If you’re familiar with the world of finance, you must have heard about Peter Lynch.
If you’re hearing that name for the first time, we’ll have you know that Peter Lynch is considered a god in the world investment and banking. He is also one of the most successful mutual fund managers in the world. From 1977 to 1990, he managed Fidelity’s Magellan Fund and averaged a return of 29% annually.
He regularly outperformed S&P 500 throughout those years, too. With all that success, you’d think he had a crystal ball stashed away in his office. But, you’d be happy to know that his approach entailed only one simple concept: Invest in what you know.
Unsplash | Investment is an excellent means of increasing your revenue
Investing in what you know entails doing business with companies whose business model and products you are well accustomed to. And no, you don’t need to have an MBA for this. Ronald Read is the biggest example of this. He was a simple janitor with no formal degrees. Believe it or not, he was worth millions of dollars by the time he reached his death bed. Read succeeded because he only invested in companies whose names he knew.
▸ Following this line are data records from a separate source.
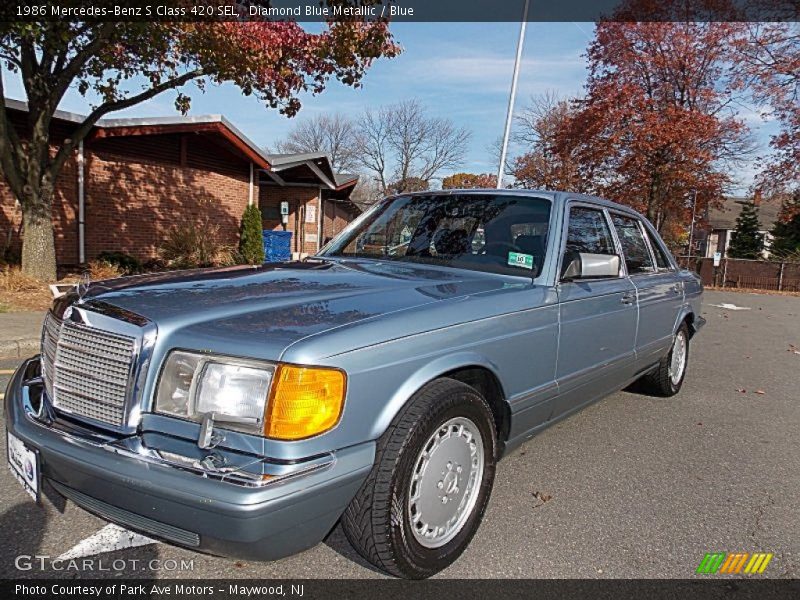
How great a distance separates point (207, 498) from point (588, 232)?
9.52 ft

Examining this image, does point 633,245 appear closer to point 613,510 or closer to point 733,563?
point 613,510

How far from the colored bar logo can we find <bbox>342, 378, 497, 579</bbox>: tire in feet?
3.29

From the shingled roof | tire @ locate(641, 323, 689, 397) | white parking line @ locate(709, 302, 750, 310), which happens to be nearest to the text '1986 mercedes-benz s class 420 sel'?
tire @ locate(641, 323, 689, 397)

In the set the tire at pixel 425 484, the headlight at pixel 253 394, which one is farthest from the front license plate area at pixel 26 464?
the tire at pixel 425 484

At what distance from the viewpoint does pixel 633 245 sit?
4.37 meters

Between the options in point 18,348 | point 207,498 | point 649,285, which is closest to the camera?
point 207,498

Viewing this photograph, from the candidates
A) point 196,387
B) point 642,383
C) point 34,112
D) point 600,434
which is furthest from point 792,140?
point 196,387

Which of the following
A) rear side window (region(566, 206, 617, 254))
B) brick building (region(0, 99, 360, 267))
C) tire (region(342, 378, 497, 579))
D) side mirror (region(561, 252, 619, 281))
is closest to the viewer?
tire (region(342, 378, 497, 579))

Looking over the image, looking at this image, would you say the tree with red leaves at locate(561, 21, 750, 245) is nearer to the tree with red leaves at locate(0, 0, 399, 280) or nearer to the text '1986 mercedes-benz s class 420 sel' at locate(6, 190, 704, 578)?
the tree with red leaves at locate(0, 0, 399, 280)

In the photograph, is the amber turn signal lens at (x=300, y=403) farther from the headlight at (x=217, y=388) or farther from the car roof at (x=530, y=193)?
the car roof at (x=530, y=193)

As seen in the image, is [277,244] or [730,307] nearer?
[730,307]

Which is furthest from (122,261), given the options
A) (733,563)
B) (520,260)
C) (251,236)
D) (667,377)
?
(733,563)

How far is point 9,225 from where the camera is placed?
10.9 meters

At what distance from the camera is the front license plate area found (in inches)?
80.6
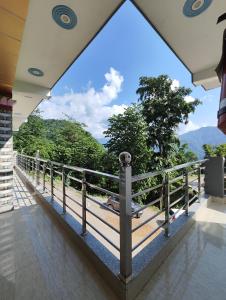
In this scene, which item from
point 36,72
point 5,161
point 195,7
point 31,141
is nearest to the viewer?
point 195,7

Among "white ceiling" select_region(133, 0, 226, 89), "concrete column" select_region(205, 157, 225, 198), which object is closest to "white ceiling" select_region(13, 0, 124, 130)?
"white ceiling" select_region(133, 0, 226, 89)

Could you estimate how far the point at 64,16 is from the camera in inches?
80.0

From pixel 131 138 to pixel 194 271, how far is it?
31.1ft

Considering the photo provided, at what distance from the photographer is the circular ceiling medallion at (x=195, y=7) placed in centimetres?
184

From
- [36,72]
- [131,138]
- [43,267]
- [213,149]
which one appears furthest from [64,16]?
[213,149]

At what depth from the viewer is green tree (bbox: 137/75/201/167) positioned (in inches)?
465

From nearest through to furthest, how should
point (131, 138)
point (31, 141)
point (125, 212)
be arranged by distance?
point (125, 212) < point (131, 138) < point (31, 141)

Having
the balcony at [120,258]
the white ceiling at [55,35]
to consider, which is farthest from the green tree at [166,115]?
the balcony at [120,258]

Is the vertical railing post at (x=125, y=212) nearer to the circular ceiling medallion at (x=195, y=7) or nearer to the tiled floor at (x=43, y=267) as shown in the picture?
the tiled floor at (x=43, y=267)

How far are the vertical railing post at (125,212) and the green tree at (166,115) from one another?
10670 mm

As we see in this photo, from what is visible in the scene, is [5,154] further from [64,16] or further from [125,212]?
[125,212]

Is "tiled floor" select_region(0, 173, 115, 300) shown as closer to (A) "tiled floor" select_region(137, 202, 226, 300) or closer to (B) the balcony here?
(B) the balcony

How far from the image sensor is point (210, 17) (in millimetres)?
2021

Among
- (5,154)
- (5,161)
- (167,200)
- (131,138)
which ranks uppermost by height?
(131,138)
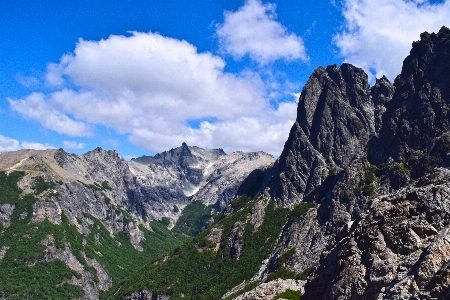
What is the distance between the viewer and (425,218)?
4188 centimetres

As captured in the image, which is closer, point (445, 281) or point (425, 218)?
point (445, 281)

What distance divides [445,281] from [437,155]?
621 ft

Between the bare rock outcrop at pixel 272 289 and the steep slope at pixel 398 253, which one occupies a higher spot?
the steep slope at pixel 398 253

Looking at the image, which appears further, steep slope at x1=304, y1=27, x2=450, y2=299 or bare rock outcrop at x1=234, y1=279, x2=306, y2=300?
bare rock outcrop at x1=234, y1=279, x2=306, y2=300

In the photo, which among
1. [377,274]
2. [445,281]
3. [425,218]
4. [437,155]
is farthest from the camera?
[437,155]

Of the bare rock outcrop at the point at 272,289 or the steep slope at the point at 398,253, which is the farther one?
the bare rock outcrop at the point at 272,289

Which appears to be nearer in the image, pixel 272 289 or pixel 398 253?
pixel 398 253

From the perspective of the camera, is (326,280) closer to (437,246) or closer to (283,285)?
(437,246)

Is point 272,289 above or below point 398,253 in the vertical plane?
below

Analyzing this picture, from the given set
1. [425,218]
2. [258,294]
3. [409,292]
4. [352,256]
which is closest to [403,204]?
[425,218]

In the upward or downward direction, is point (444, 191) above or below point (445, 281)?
above

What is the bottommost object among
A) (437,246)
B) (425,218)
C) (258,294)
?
(258,294)

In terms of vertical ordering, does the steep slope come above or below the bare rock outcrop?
above

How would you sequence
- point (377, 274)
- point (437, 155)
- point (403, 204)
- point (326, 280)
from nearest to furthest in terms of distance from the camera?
1. point (377, 274)
2. point (403, 204)
3. point (326, 280)
4. point (437, 155)
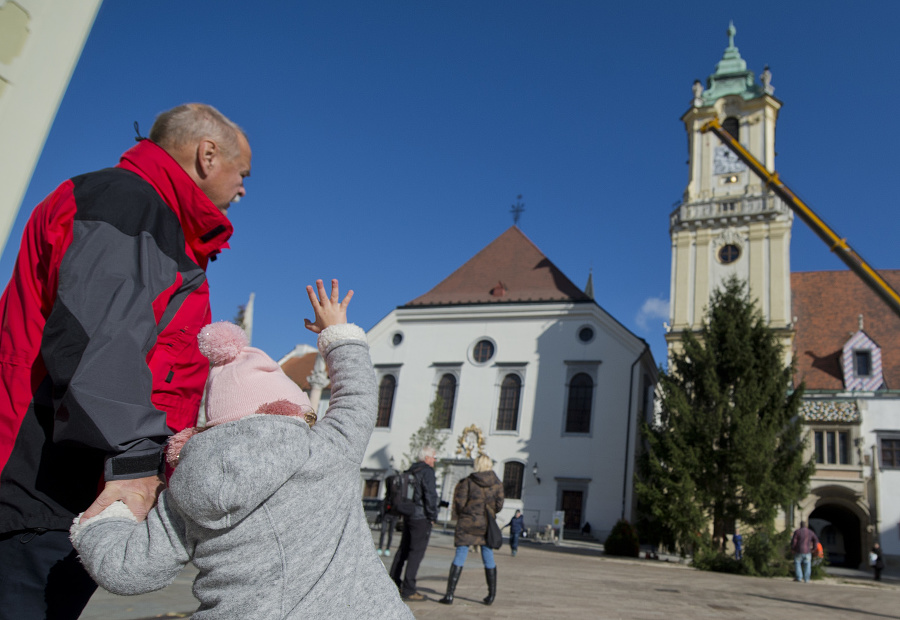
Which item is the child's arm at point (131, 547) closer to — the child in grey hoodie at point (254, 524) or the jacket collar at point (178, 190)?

This tip goes out, especially to novice investors. It is far simpler to evaluate products and services that you know. How? Look at this way. You already have the customer’s perspective when you already know the product that you’re going to invest in.
First and most important of all, you know the product’s marketing value. Next, you gain an opinion about the product, like whether or not it adds value to your life, the frequency with which you’d purchase it, and how much you think it’s worth.
Unsplash | Smart investment can go a long way
Your familiarity with the product makes the investment more relatable, understandable, and interesting. Take a second to think about one that you’re the least interested in and imagine that you’re about to invest in it.
It could be anything: data mining, teaching, artificial intelligence, skincare, etc. You’re bound to be bored when you’re reading up on its products. You might even misunderstand or overlook important information in a haze of boredom!
Do you want that to happen to you? We think not.
Here’s how you can find companies that you should be investing in.
What are your go-to products and where do you get them?
Think about the purchases you’ve made over the last couple of months. The sales on items like toiletries, groceries, and household items has increased drastically since the lockdown started. See where we’re going with this?
You need to look for products that are resilient at a particular time. You can even look at the label on the products you get. Most of them would be made by Colgate-Palmolive, Proctor & Gamble, Johnson & Johnson, or Unilever. There’s another hint for you.
What industry do you work in?
You can use your professional expertise as a source of investment, too. If you’re a software engineer, you might want to look into investing in Microsoft or Amazon. If you’re a data mining expert, you might want to look into data mining giants like Altar or Intellias.
What are your hobbies?
Your hobbies and interests can also point you in the right direction, just like your industry does. If you love to garden, look into landscaping companies. If you’re into cars, try looking at manufacturers or retailers.
Unsplash | Take the time to research the company you are willing to invest in
In any case, even though you’re investing in familiar products, don’t skip the research. Before investing in a company or service, you have to track its performance and make a logical decision.